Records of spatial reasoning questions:
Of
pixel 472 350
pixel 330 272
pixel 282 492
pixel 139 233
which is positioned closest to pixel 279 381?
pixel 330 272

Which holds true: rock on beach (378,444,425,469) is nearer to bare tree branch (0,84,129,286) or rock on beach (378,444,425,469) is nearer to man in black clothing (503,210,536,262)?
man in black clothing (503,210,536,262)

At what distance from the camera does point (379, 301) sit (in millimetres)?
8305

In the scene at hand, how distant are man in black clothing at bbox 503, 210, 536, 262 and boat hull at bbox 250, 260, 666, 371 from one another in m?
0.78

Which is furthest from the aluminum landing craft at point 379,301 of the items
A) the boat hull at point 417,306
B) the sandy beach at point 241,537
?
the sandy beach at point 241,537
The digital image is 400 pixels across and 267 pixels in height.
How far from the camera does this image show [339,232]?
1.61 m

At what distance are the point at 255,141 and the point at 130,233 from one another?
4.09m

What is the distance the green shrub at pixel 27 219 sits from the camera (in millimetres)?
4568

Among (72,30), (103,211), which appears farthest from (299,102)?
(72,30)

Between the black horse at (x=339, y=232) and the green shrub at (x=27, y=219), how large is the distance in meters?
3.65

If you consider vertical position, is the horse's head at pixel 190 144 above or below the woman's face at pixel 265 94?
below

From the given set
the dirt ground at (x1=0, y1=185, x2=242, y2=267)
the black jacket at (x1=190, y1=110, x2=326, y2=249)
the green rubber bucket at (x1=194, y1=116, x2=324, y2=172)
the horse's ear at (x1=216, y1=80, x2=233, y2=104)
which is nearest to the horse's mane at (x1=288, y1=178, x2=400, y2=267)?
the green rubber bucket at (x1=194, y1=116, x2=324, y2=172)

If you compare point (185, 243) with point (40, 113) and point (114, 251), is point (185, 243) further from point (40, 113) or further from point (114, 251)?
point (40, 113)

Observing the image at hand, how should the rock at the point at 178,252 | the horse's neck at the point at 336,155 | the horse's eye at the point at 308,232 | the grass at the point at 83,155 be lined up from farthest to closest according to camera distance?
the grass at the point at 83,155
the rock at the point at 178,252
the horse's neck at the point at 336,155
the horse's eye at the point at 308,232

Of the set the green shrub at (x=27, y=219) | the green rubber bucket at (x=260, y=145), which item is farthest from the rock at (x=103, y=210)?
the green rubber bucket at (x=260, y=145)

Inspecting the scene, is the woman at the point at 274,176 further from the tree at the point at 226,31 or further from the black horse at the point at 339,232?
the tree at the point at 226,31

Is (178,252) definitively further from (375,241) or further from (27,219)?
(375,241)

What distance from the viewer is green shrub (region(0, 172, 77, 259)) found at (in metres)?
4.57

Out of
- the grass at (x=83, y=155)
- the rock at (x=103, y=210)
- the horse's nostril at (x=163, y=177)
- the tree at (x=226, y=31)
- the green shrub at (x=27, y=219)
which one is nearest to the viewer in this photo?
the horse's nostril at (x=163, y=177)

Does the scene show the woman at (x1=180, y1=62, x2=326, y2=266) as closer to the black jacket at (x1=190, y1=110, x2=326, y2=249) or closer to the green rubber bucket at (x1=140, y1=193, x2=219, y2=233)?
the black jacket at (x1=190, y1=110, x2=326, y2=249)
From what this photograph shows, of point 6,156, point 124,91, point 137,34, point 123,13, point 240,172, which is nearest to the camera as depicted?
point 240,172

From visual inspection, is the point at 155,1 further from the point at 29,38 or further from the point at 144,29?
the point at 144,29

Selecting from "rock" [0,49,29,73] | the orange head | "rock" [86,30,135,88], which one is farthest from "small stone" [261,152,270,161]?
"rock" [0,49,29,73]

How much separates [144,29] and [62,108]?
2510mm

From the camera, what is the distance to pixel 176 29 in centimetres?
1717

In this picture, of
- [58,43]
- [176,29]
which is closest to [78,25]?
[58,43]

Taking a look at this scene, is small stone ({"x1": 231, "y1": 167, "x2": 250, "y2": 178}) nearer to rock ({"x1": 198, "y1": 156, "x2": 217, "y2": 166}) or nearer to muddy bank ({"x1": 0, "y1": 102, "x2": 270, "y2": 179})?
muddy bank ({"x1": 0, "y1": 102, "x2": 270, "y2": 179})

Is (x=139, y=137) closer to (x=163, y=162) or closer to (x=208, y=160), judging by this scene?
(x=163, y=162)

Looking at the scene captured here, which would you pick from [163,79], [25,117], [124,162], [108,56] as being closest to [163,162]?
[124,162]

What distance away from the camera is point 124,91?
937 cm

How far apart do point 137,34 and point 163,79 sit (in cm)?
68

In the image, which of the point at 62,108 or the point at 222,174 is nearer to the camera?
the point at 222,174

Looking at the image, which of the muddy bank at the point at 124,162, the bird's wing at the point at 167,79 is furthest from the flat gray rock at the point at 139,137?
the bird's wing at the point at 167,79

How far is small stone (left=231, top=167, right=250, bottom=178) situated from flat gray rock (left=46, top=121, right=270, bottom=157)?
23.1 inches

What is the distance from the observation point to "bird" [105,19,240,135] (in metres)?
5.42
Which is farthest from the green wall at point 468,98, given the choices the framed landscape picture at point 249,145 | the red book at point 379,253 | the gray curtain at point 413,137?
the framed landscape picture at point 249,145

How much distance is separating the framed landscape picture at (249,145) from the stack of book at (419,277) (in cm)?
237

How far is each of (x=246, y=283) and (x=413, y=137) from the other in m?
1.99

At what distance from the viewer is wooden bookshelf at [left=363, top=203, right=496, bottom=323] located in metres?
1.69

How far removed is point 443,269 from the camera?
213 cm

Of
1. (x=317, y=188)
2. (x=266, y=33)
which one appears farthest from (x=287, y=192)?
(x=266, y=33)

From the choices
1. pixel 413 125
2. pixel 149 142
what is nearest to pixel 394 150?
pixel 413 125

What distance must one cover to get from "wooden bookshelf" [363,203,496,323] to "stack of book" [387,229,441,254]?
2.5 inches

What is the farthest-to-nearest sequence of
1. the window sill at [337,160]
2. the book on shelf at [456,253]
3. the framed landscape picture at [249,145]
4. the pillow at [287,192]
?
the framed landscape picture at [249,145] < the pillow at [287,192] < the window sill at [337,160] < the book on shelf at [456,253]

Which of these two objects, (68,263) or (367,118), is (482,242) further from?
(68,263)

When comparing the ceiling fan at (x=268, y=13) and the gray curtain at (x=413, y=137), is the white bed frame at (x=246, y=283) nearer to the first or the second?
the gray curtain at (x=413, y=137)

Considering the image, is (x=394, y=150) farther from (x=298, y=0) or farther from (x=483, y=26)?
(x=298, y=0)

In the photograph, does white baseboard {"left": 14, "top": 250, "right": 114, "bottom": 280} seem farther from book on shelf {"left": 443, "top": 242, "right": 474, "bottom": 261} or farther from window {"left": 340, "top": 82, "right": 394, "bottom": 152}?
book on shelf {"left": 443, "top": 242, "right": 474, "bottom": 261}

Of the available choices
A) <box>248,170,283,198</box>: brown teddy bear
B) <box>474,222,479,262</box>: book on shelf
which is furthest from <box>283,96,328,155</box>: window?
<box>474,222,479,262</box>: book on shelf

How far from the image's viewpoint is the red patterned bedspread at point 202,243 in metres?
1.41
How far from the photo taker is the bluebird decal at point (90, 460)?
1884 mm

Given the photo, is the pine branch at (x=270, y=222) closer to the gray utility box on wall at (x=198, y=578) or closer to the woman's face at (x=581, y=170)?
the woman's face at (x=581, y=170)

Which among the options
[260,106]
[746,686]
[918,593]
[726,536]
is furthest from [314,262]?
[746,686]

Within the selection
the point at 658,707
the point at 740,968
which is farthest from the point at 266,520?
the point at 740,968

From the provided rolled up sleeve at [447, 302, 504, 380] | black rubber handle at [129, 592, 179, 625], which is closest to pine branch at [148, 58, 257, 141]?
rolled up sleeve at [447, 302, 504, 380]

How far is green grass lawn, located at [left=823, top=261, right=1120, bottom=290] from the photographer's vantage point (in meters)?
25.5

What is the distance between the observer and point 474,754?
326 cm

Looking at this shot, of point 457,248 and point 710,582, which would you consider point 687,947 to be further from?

_What the task asks_
Rewrite the records from the line containing "Within the selection" through the end of the records, replacing "farthest" with "most distant" and leaving everything else unchanged. Provide only those lines.

_Solution to the problem_
Within the selection
the point at 658,707
the point at 740,968
which is most distant from the point at 266,520?
the point at 740,968

From the provided rolled up sleeve at [447, 302, 504, 380] | black rubber handle at [129, 592, 179, 625], which is closest to pine branch at [148, 58, 257, 141]?
rolled up sleeve at [447, 302, 504, 380]

How far is green grass lawn, located at [left=823, top=261, right=1120, bottom=290] from the photographer's vantage point (in meters)?
25.5

What is the distance between the observer and point 474,754?
326 cm

Looking at this shot, of point 457,248 and point 710,582, which would you consider point 687,947 to be further from?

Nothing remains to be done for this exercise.